- _WORK INSTRUCTION_:
Only one span is wanted from the lines below: from the one with "Что такое брашинг" up to and including the one with "Overzicht van de". Copy it exactly, without images.

- _DATA_:
::::::

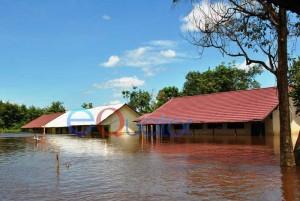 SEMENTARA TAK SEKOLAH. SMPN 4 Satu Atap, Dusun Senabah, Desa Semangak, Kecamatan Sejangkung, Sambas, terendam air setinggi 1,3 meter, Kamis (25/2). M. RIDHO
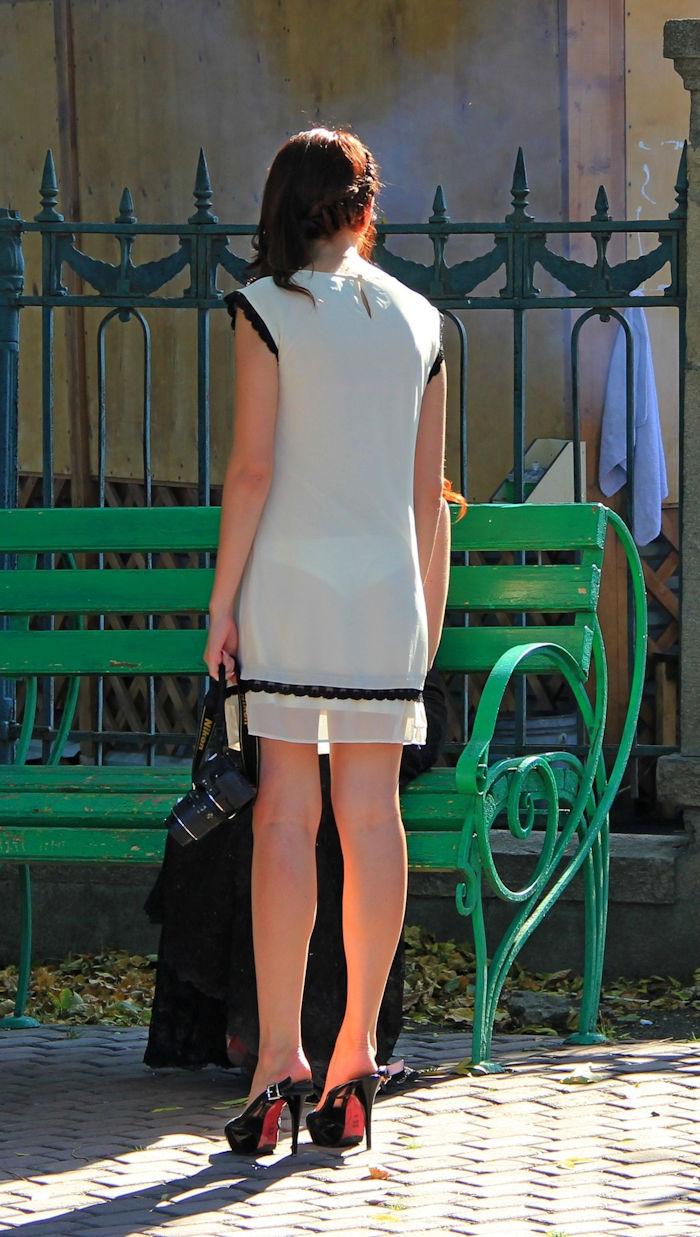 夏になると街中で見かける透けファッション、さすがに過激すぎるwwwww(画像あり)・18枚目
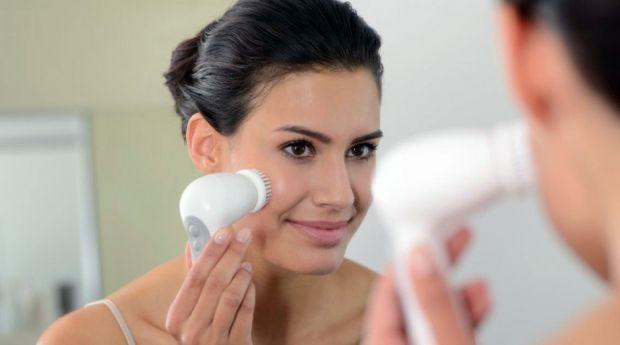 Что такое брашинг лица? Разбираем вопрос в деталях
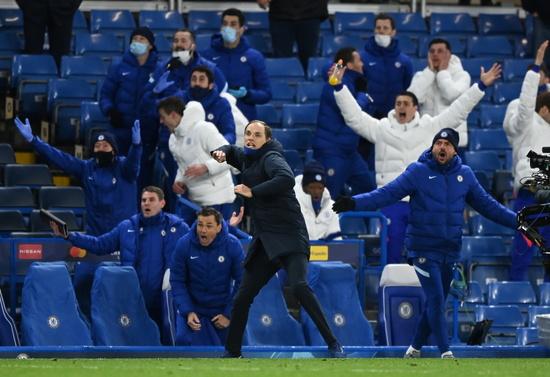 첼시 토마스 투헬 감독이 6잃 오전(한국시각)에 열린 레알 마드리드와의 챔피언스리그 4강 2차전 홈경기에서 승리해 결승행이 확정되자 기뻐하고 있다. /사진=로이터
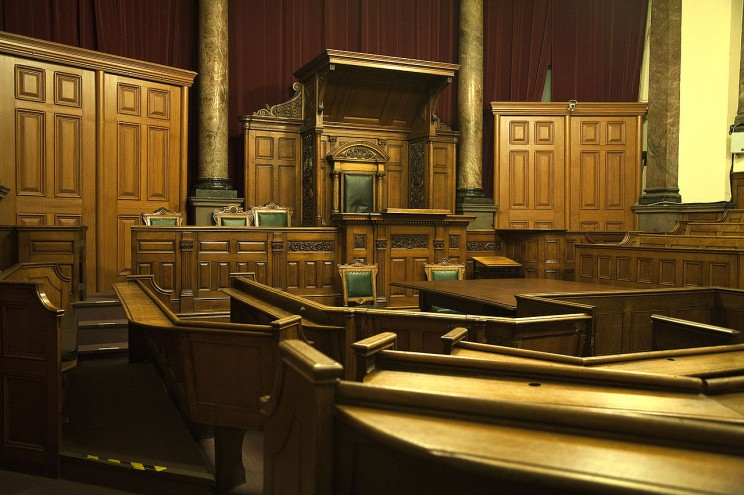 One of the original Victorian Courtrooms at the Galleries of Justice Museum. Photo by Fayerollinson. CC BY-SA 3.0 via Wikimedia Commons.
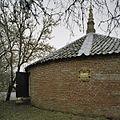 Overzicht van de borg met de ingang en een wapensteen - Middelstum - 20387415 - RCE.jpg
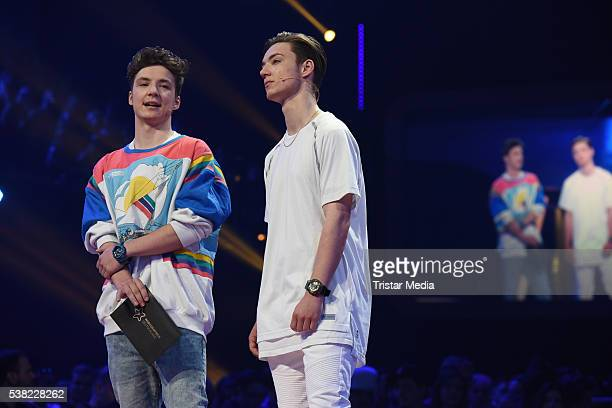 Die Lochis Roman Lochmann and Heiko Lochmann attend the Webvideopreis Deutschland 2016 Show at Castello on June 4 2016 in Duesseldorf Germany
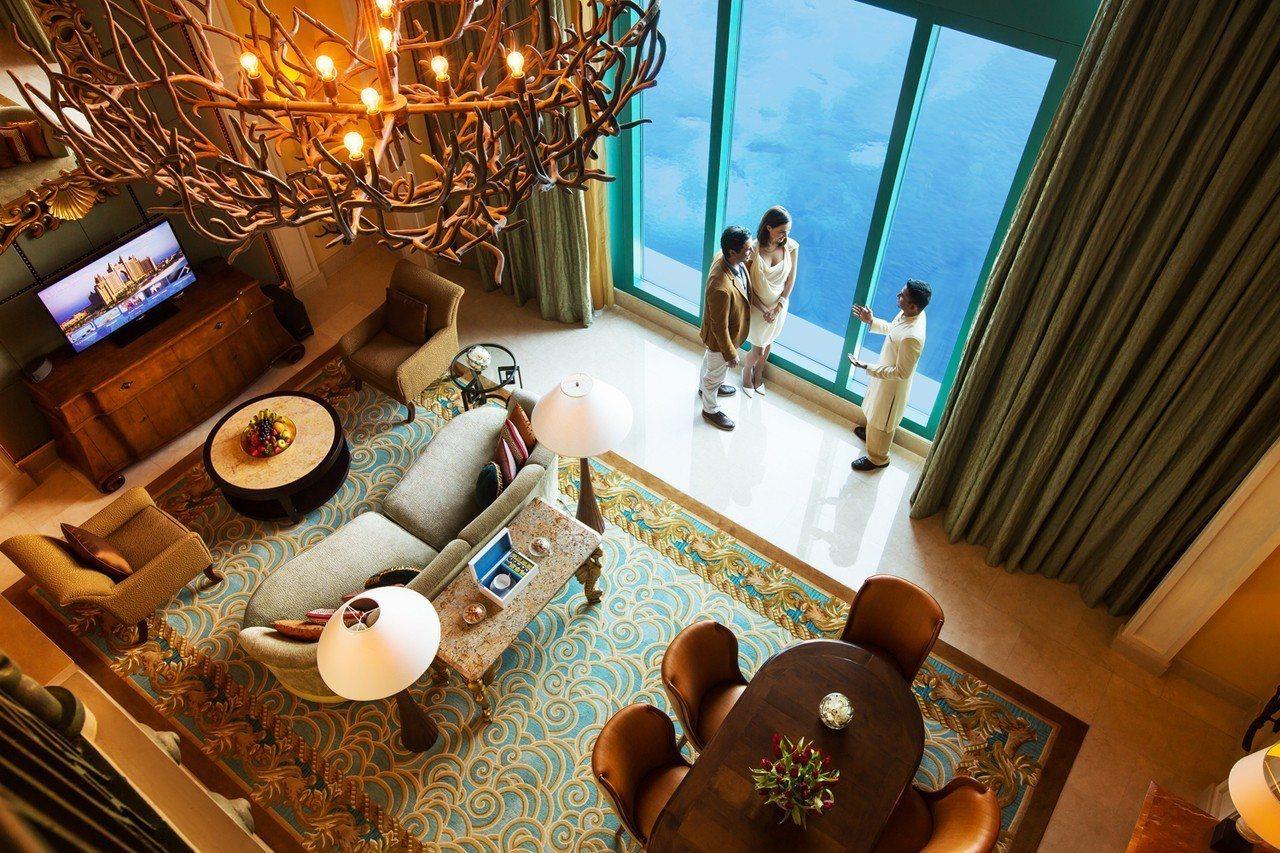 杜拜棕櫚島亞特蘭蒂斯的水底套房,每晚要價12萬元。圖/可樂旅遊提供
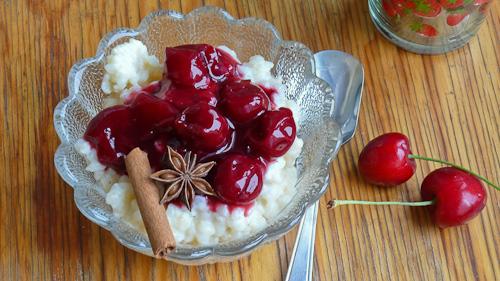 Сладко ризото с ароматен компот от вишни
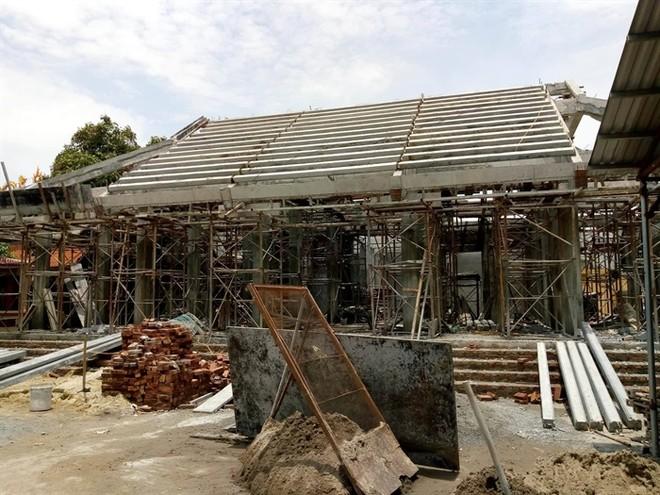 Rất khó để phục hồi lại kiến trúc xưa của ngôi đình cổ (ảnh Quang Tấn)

::::::

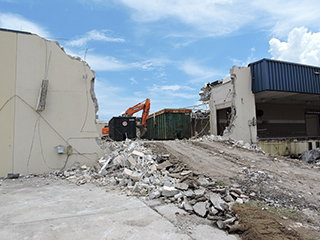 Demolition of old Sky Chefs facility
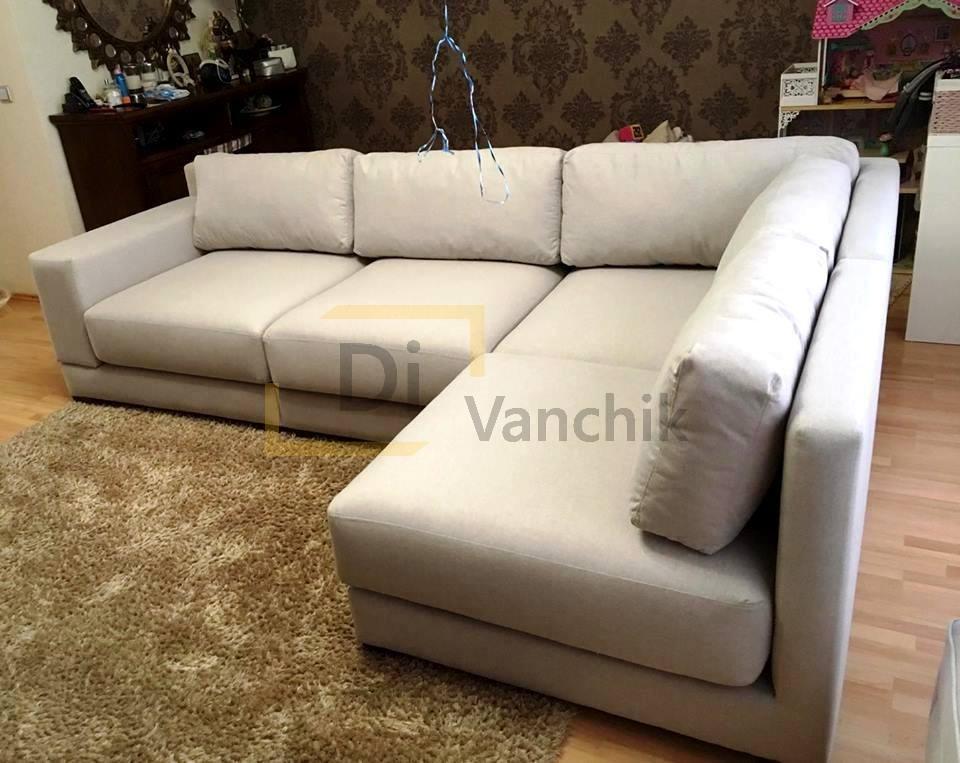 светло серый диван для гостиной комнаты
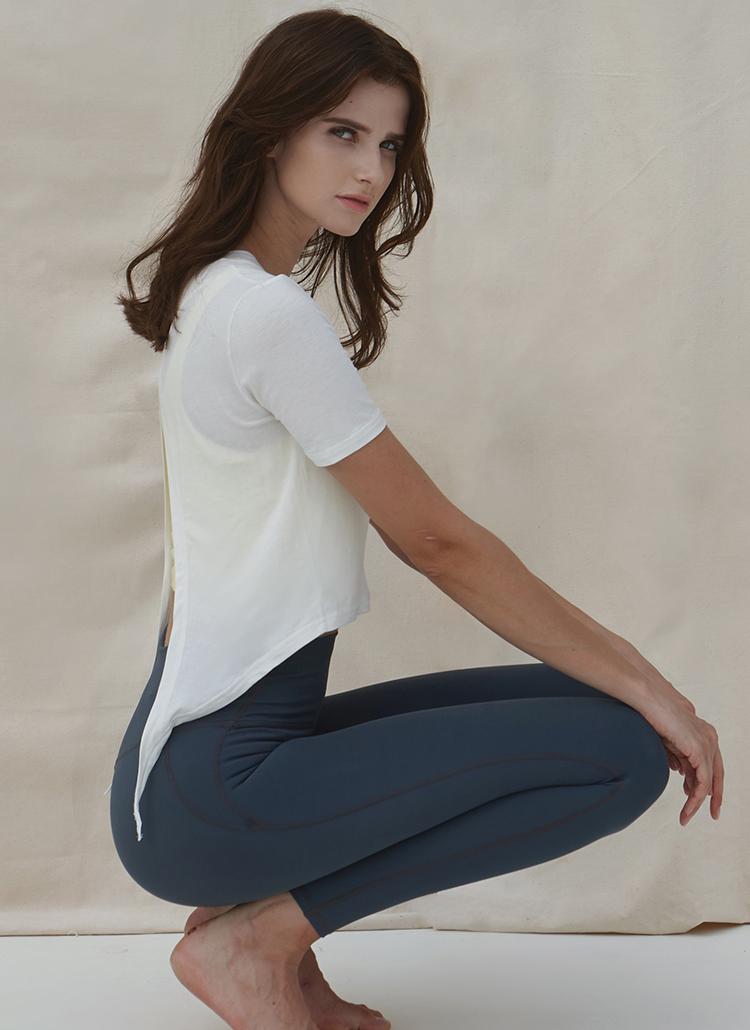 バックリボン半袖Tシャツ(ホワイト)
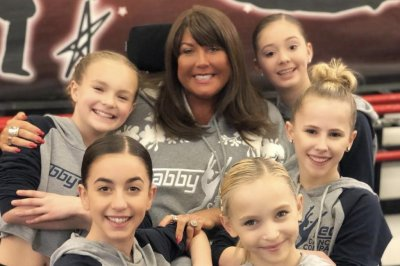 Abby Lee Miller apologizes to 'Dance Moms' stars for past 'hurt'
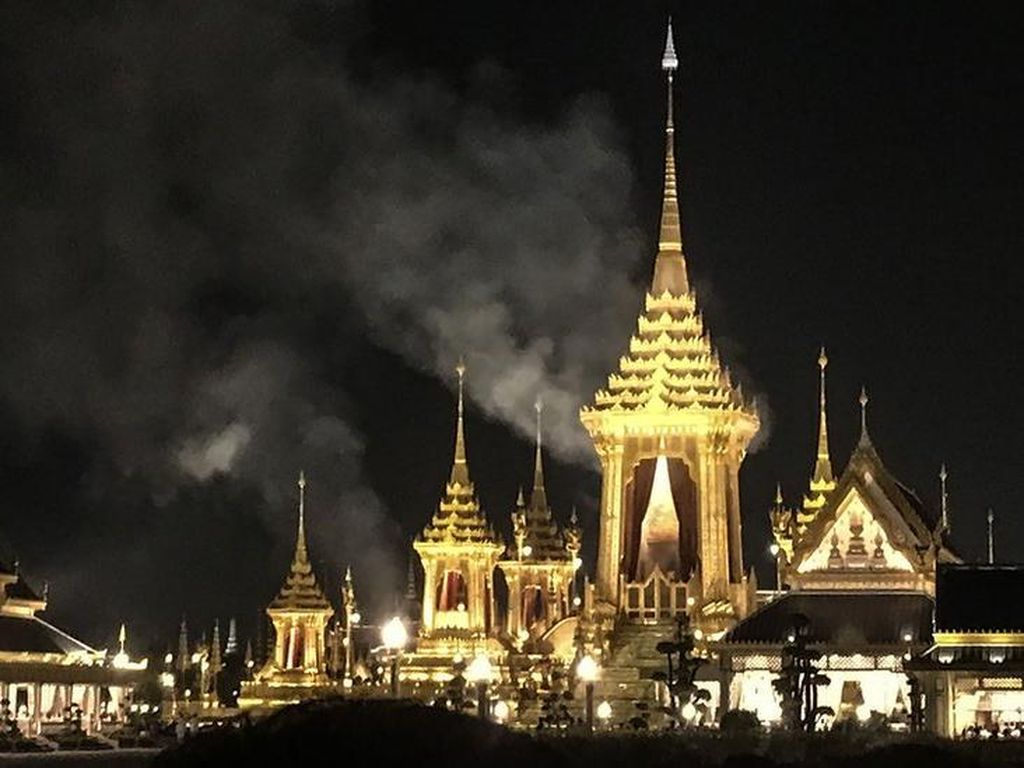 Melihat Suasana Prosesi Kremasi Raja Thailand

::::::

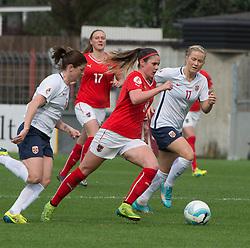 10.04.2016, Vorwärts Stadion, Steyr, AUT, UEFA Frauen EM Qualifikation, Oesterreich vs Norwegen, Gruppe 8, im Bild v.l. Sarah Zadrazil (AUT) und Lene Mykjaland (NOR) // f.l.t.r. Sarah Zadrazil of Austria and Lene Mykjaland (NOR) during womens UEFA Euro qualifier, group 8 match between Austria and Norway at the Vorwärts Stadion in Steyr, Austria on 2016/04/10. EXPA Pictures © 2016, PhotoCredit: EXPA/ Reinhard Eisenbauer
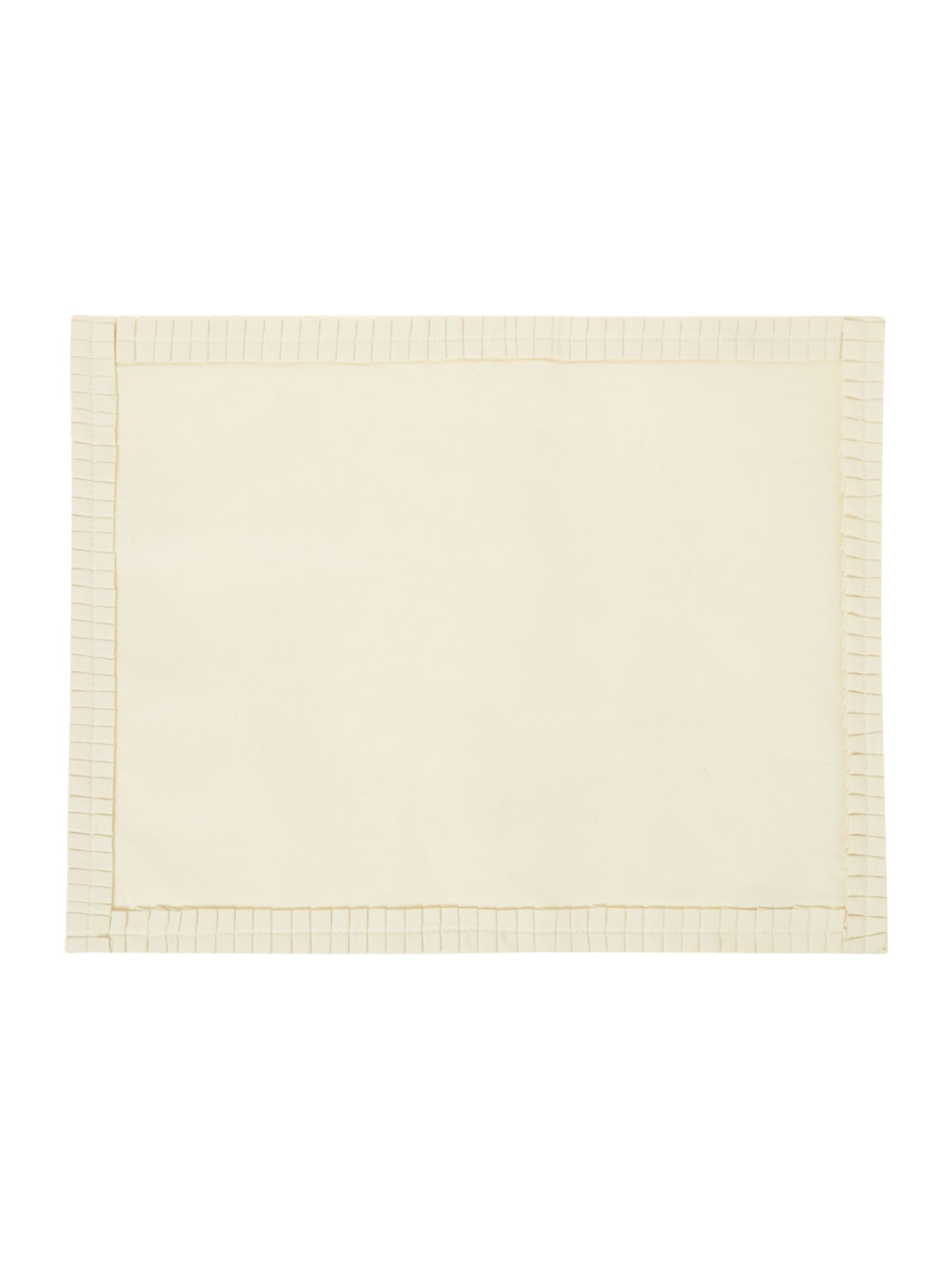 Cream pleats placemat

::::::

- _EXERCISE RESULT_:
 Что такое брашинг лица? Разбираем вопрос в деталях
 첼시 토마스 투헬 감독이 6잃 오전(한국시각)에 열린 레알 마드리드와의 챔피언스리그 4강 2차전 홈경기에서 승리해 결승행이 확정되자 기뻐하고 있다. /사진=로이터
 One of the original Victorian Courtrooms at the Galleries of Justice Museum. Photo by Fayerollinson. CC BY-SA 3.0 via Wikimedia Commons.
 Overzicht van de borg met de ingang en een wapensteen - Middelstum - 20387415 - RCE.jpg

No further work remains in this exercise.